Broadcast Complaints Down, FCC Says

The FCC received about half as many broadcast indecency and obscenity complaints in the first quarter of 2005 compared to the previous quarter, according to a new quarterly report released this week by the commission.

The number of television and radio indecency and obscenity complaints dropped from 317,833 in the fourth quarter of 2004 to 157,016 in the first quarter of this year.

The FCC attributed the drop to “the decline in the number of complaints received in connection with e-mail or write-in campaigns directed at specific radio and television broadcasts.”

The 2005 first-quarter total pales in comparison with the 693,080 indecency and obscenity complaints filed during the same period last year, when CBS’ aired Janet Jackson’s live “nipple flash” at the Super Bowl.

Broadcasting-related complaints were down in all other complaint categories, except for accessibility, which was unchanged at 16.

Meanwhile, cable and satellite-related complaints are up, increasing from 132 in fourth quarter 2004 to 718 in first quarter 2005. A rise was seen in all of the categories the FCC uses to classify cable and satellite complaints.

The biggest category jump was in the programming category, which increased from 39 complaints in fourth quarter 2004 to 502 in first quarter 2005.

The programming category is where the commission files objections to pay TV content, as well as consumer complaints about channel choice or program availability.
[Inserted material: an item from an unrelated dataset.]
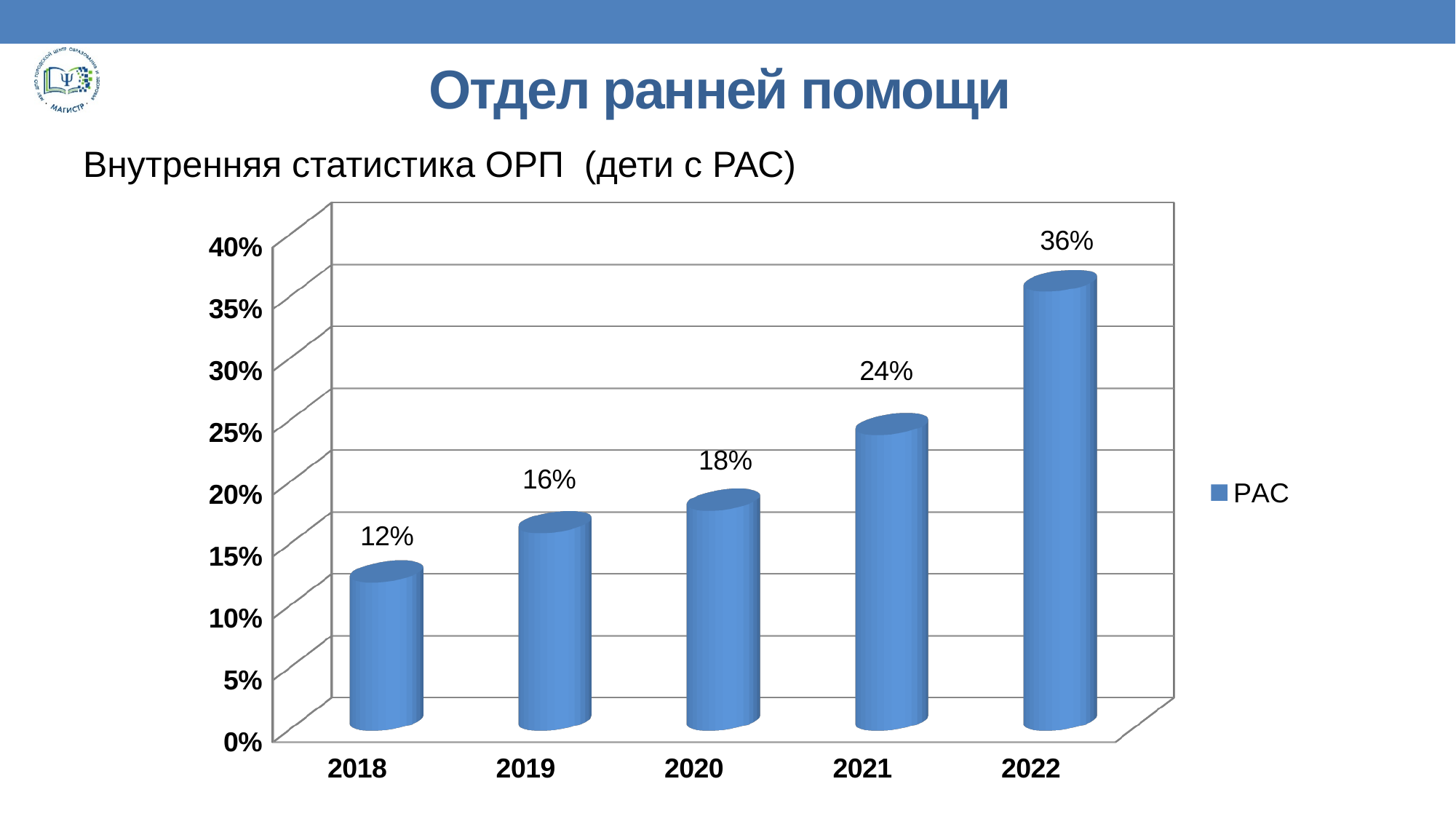
What is the difference between the values for 2022 and 2021? 12% How many series does the legend list? 1 Which is larger, the value for 2020 or the value for 2021? 2021 Which year has the lowest value? 2018 What is the value for 2022? 36% What is the value for 2020? 18% Do the values rise or fall from 2018 to 2022? rise Which year has the highest value? 2022 What is the difference between the values for 2019 and 2018? 4% How many years are shown on the x axis? 5 What kind of chart is shown? bar chart What is the value for 2018? 12%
The FCC does not regulate cable and satellite for obscenity and indecency like it does for broadcasters, though Sen. Ted Stevens (R-Alaska) has led a push to apply such standards to pay TV.

The impact of orchestrated e-mail campaigns, which urge viewers to lodge complaints, were muted in the first quarter of 2005, but their impact can still be detected.
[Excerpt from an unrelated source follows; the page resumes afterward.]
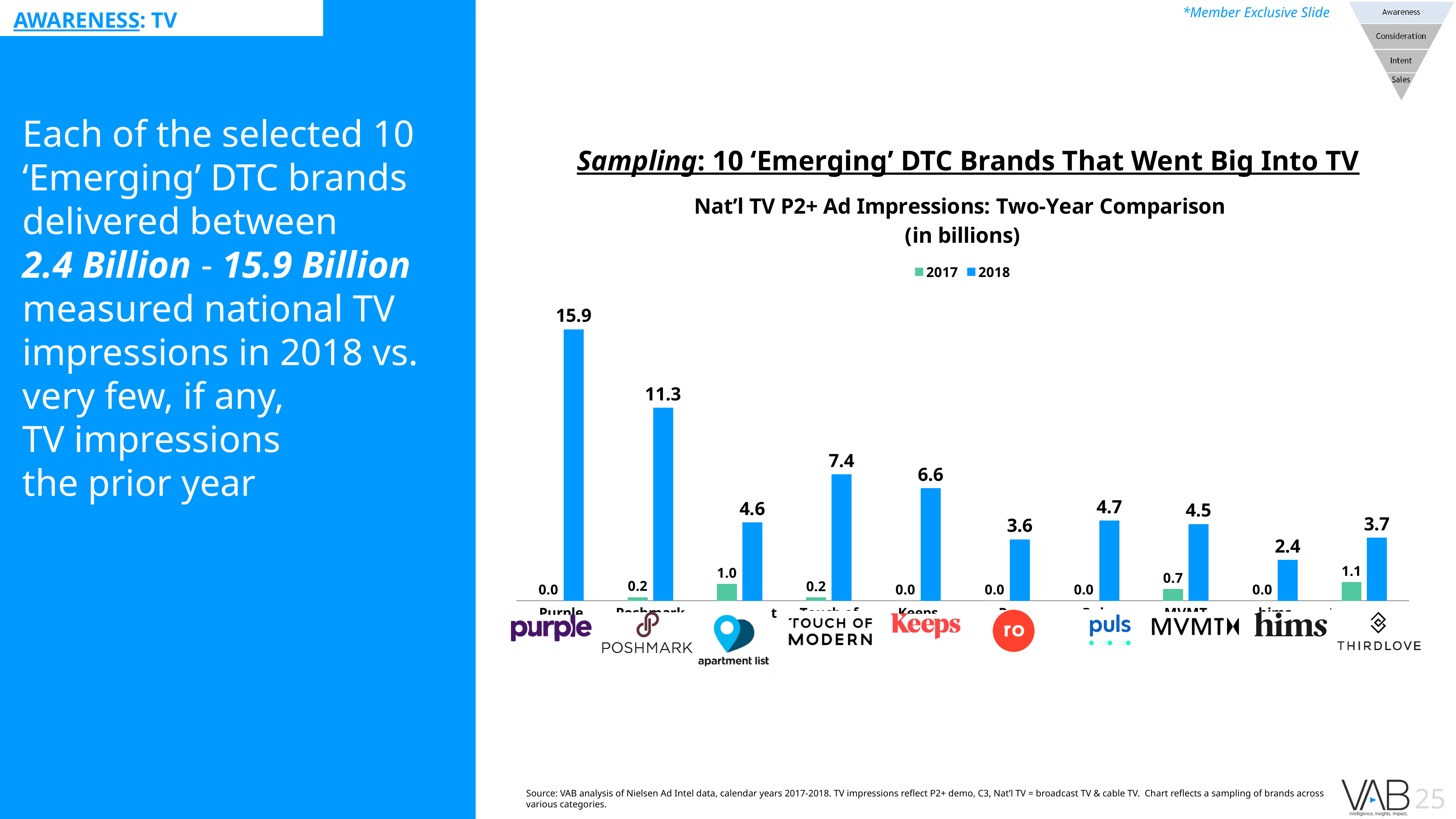
What is the difference between Purple's 2018 value and Poshmark's 2018 value? 4.6 How many series does the chart legend list? 2 Which brand had the highest 2018 value in the chart? Purple What was Poshmark's 2018 value in the chart? 11.3 How many brands are shown in the chart? 10 What was Purple's 2018 national TV ad impressions value (in billions)? 15.9 Which had a larger 2018 value, Touch of Modern or Keeps? Touch of Modern Which brand had the lowest 2018 value in the chart? hims What is the subtitle of the chart below the main heading? Nat'l TV P2+ Ad Impressions: Two-Year Comparison (in billions) What was Apartment List's 2017 value in the chart? 1.0 What kind of chart is shown on the slide? Bar chart What was MVMT's 2017 value in the chart? 0.7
Of the 157,016 complaints filed in that period, more than 138,000 were filed in January, when indecency watchdog group Parents Television Council launched an effort to protest a Dec. 31, 2004, episode of CBS' Without a Trace that included a teen-orgy scene.

In mid-February, the group mounted a similar campaign against an episode of CBS' CSI about a man obsessed with infantilism who throws himself out a window. The commission received 14,480 complaints that month.

But in March, when no high-profile PTC campaigns were launched, just 3,884 complaints were filed.

Melissa Caldwell, director of research and publications for Parents Television Council, says she is hesitant to give broadcast networks too much credit.

Noting that many live broadcasts now air on tape delay and scripted shows seem to be strategically edited to fall just short of indecency boundaries, she says:  "I think they're treading very carefully."